ARLINGTON, Va. — Earlier this week, Congress released its Conference Report on the 2016 National Defense Authorization Act, which authorizes spending for the U.S. Dept. of Defense, and the National Association of Chain Drug Stores president Steve Anderson has concerns about the bill’s provisions regarding TRICARE.

According to Anderson, the bill contains language that limits pharmacy access and choice for TRICARE beneficiaries — a move that contradicts the DoD’s Military Compensation and Retirement Modernization Commission and lawmaker recommendations. In particular, there are concerns about the bill’s language calling for annual copay revisions starting in 2016. Additionally, Anderson notes the absence of a pilot program that would benefit TRICARE patients.

“We have remained highly engaged in efforts to preserve pharmacy access and choice for TRICARE patients over the years, including consistent advocacy efforts with lawmakers,” Anderson said. “Key to that effort is testing the concept of making available to retail pharmacies the same medication acquisition cost rates enjoyed by mail order and military treatment facilities. The conference agreement omits the pilot program, which would have explored this important concept. We remain committed to seeking the pilot for this program so that we can guarantee that TRICARE beneficiaries get the access to quality care they not only need but deserve.”

Anderson said that the importance of the pilot program and allowing more choice and access for TRICARE patients is about ensuring they have appropriate care.

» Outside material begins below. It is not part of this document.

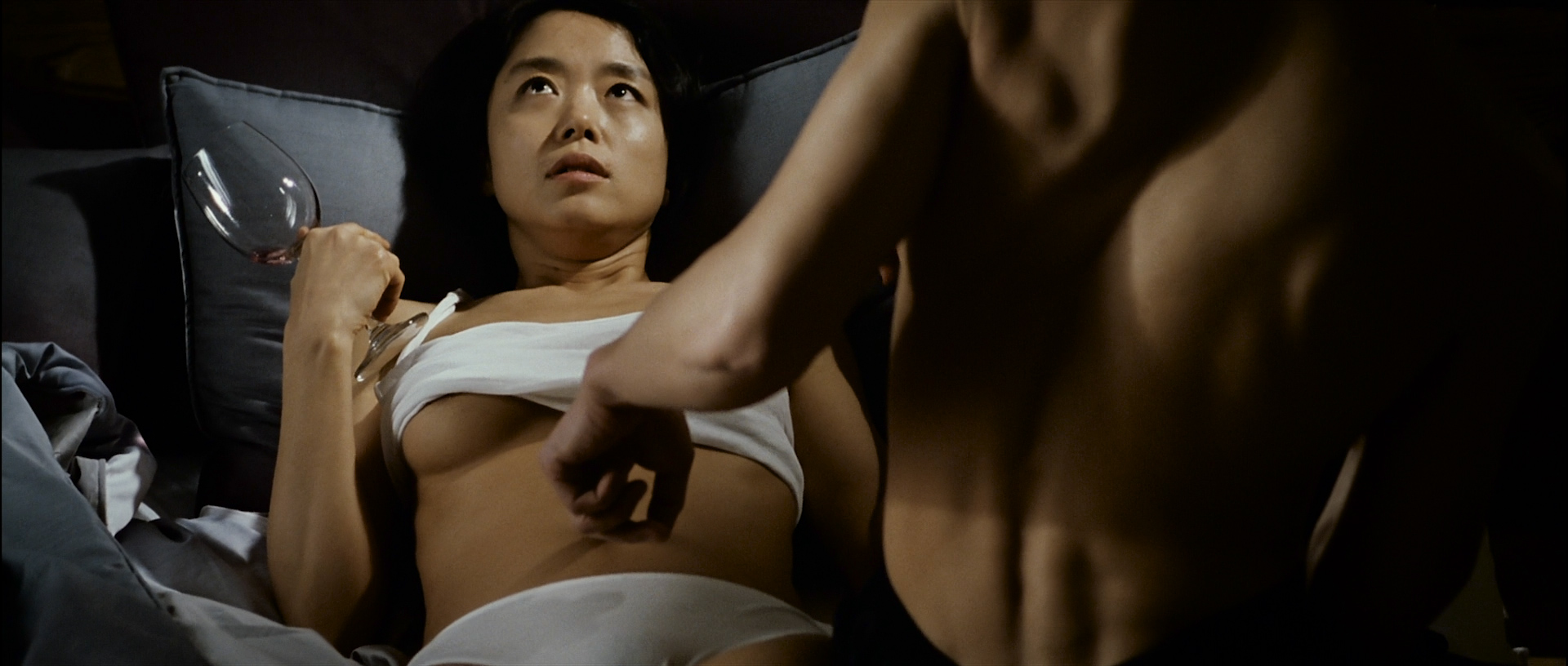 Do-yeon Jeon nude topless and oral and Woo Seo hot and sex - The Housemaid (2010) HD 1080p BluRay (5)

“Local retail pharmacies provide convenience and value for patients, and it’s unclear why policies are not matching up with opportunities for TRICARE patients to benefit from the services of their local, trusted pharmacists,” he said. “Threatening beneficiary access to prescription medications and their preferred healthcare provider will only increase the use of more costly medical interventions, such as physician and emergency room visits and hospitalizations.”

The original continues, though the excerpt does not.